README

This document contains observations and notes related to the project "0-awesome-copilot". It serves as a reference for key insights, challenges faced, and lessons learned.

Intentional traps implemented for models to fall into

Extra Steps that confuse

These two steps cause less-than-state-of-the-art models to omit the table style in the final output.

The table is generated in agent step #4.
In step #5, we decorate part of the string.

Recursion

On step five we ask the model to add one comma at a time. This causes models that are not very capable of handling recursion to fail at producing the expected output.

Bad Agent Names

Uses first, sed, tri, forth, fif and verify as suffixes just to complicate things a bit.

CHANGELOG

Ordered from most recent to oldest.

copilot-handoffs-siumple-skills-number-processor - Observations

Now that we have a somewhat consistent experience with both styles, we need to focus on maxmimizing their differences in terms of verbosity vs accuracy.

Case: Simplification and adjusting methods

Removing as many of the in-content mentions of as possi0ble and replacing it with a more explicit "continue-always" keeps everything working well enough.

Removing:

Do not stop working on this issue until there are no further subagents to run.

Causes the cheaper models to exit prematurely.

In an ideal world I should be able to extract that mention without affecting the prompt. To do so I enabled the Skills feature (experimental) and createde a new skill called: "handoff-continue-logic".

The way how it's implemented by Copilot is that it includes it on its own discretion. So far, it seems to include it 50/50.

Updating the name and description to ALWAYS ON SKILL made it work more often 90-100% of the time.

At the time of writing this (12/25/2025): Skills do not seem to be compatible with OpenAI models. They are siomply ignored. And when the first agent ends executing its part it stops there. 100% of the time.

This makes Skills unusable for my purposes at the moment.

I have documented this behavior in a separate repository for this purpose:

copilot-handoffs-siumple-skills-number-processor

And opened issue #285075

25.2.0 - Observations

Now that we have a somewhat consistent experience with both styles, we need to focus on maxmimizing their differences in terms of verbosity vs accuracy.

These cases only affect the following repositories:

copilot-handoffs-simple-number-processor v25.2.0

Case: Proper Handoff vs Subagents - Verbosity and Accuracy Trade-off

From what can be observed, it seems that both implementations are capable of giving the right results, especially with state-of-the-art models.

However, the proper handoff implementation tends to be more verbose, while the subagent approach is more concise. Or that's what the observations indicate so far.

The next step is to focus on maximizing the accuracy of both implementations while keeping their verbosity levels as distinct as possible. This will help in understanding the trade-offs between the two approaches better.

Case: Setting `prompt` as an empty string

As an attempt to lower the verbosity of the handoff implementation, we remove the prompt by setting it to an empty string.

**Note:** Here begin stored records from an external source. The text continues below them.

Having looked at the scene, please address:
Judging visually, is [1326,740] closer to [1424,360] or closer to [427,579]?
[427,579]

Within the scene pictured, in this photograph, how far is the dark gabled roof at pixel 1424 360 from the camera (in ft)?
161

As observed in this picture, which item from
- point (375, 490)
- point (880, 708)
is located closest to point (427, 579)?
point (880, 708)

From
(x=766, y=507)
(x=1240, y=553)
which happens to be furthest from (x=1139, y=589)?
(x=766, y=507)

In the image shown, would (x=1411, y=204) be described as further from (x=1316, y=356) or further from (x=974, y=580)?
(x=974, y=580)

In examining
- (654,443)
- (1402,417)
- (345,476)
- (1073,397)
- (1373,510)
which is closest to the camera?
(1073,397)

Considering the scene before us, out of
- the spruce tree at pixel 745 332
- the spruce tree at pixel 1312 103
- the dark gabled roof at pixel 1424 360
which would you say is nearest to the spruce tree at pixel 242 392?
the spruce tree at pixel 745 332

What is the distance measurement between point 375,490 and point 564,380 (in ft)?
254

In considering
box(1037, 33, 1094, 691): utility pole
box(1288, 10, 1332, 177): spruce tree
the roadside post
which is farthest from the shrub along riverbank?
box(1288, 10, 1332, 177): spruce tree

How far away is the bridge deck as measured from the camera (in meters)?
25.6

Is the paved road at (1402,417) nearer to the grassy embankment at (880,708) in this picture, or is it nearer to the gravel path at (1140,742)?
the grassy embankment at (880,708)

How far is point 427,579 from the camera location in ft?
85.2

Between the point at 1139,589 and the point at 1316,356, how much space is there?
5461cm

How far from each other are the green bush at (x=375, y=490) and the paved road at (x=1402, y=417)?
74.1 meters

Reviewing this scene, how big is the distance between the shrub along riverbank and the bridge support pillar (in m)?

Grok Code Fast 1 (0x) seems to handle this change well, producing less verbose output while maintaining accuracy.

However, Raptor Mini (Preview) struggles with this change, leading to a significant drop in accuracy. It seems that this model relies heavily on the prompt context to guide its output. Especially on the "comma decoration" step.

For the purpose of exploring this path. I'll focus on Grok Code Fast 1 (0x) for now, as it seems to handle the empty prompt scenario better.

25.2.0 - Observations

Now that we have a somewhat consistent experience with both styles, we need to focus on maxmimizing their differences in terms of verbosity vs accuracy.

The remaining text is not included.